How Eurovision opts to address these challenges will not only impact its reputation as a cultural institution but also its ability to promote dialogue and understanding on the world stage.

There has been a notable response from various advocacy groups and individuals calling for greater accountability and transparency within the contest. Some of these groups have gone so far as to advocate for the outright banning and/or boycotting of Eurovision, citing concerns over its handling of political issues and its impact on marginalised communities.

Petitions have also emerged urging Eurovision organisers to reconsider their stance on Palestinian symbols and to uphold principles of inclusivity and freedom of expression – a principle that is thought to be an important part of European culture.

These petitions highlight the importance of recognising and respecting the cultural and political significance of symbols such as the Palestinian flag, particularly within the context of the ongoing Israeli-Palestinian conflict.

We could even argue that Eurovision’s history of political controversies, coupled with its perceived failure to adequately address issues of human rights and social justice, calls into question the contest’s legitimacy as a cultural institution.

For some, the call to ban and boycott Eurovision represents a broader push for accountability within the entertainment industry and beyond. In an era marked by increasing social consciousness and activism, there is growing pressure on individuals and institutions like Eurovision to align their actions with progressive values and principles.

Political correctness and activism are not just social media trends! They talk about real people, with real problems, in the real world.

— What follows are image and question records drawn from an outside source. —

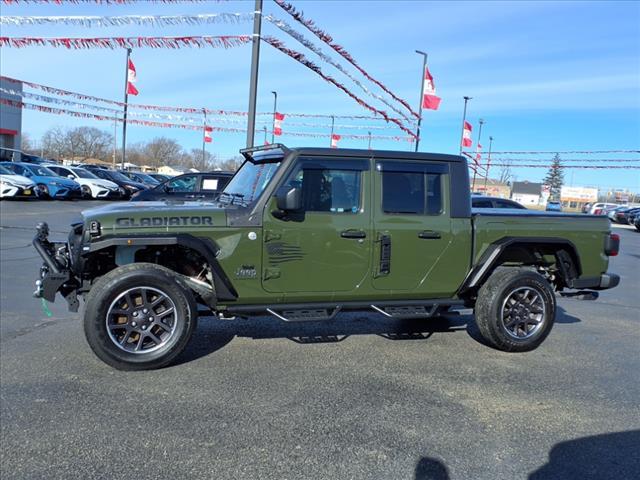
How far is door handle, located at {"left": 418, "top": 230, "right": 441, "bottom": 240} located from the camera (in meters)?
4.95

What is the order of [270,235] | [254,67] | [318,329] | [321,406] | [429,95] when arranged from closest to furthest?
[321,406] < [270,235] < [318,329] < [254,67] < [429,95]

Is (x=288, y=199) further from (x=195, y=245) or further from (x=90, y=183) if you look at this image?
(x=90, y=183)

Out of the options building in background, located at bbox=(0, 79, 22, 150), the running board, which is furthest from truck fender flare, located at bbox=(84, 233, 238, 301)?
building in background, located at bbox=(0, 79, 22, 150)

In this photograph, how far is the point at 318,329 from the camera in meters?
5.81

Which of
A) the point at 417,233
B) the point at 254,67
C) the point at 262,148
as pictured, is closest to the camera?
the point at 417,233

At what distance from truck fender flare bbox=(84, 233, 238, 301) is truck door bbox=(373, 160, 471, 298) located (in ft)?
4.50

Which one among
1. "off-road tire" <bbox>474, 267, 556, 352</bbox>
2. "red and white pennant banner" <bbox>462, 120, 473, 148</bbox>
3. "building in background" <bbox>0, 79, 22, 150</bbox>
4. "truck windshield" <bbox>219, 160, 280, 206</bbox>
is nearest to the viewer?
"truck windshield" <bbox>219, 160, 280, 206</bbox>

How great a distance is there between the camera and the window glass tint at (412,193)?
16.2 feet

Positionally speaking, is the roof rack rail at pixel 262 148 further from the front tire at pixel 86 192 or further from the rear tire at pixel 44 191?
the front tire at pixel 86 192

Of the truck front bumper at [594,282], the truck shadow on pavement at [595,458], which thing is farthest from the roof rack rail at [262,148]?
the truck front bumper at [594,282]

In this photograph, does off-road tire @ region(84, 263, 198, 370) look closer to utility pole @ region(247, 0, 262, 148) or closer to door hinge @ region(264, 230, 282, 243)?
door hinge @ region(264, 230, 282, 243)

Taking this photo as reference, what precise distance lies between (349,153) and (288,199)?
86 centimetres

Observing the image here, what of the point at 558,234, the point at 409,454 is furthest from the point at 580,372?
the point at 409,454

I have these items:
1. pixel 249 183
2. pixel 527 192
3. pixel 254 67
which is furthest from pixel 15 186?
pixel 527 192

As Eurovision prepares for its upcoming final in Sweden, the controversy surrounding the handling of Palestinian flags and symbols serves as a reminder of the complex interplay between music, politics, and culture on the world stage. 

Whether Eurovision can navigate these challenges while remaining true to its founding principles of unity and cooperation remains to be seen. Why would a competition, made specifically to ease the after-feelings of a World War, now want to perpetuate hate and exclusion to a nation that is suffering a genocide?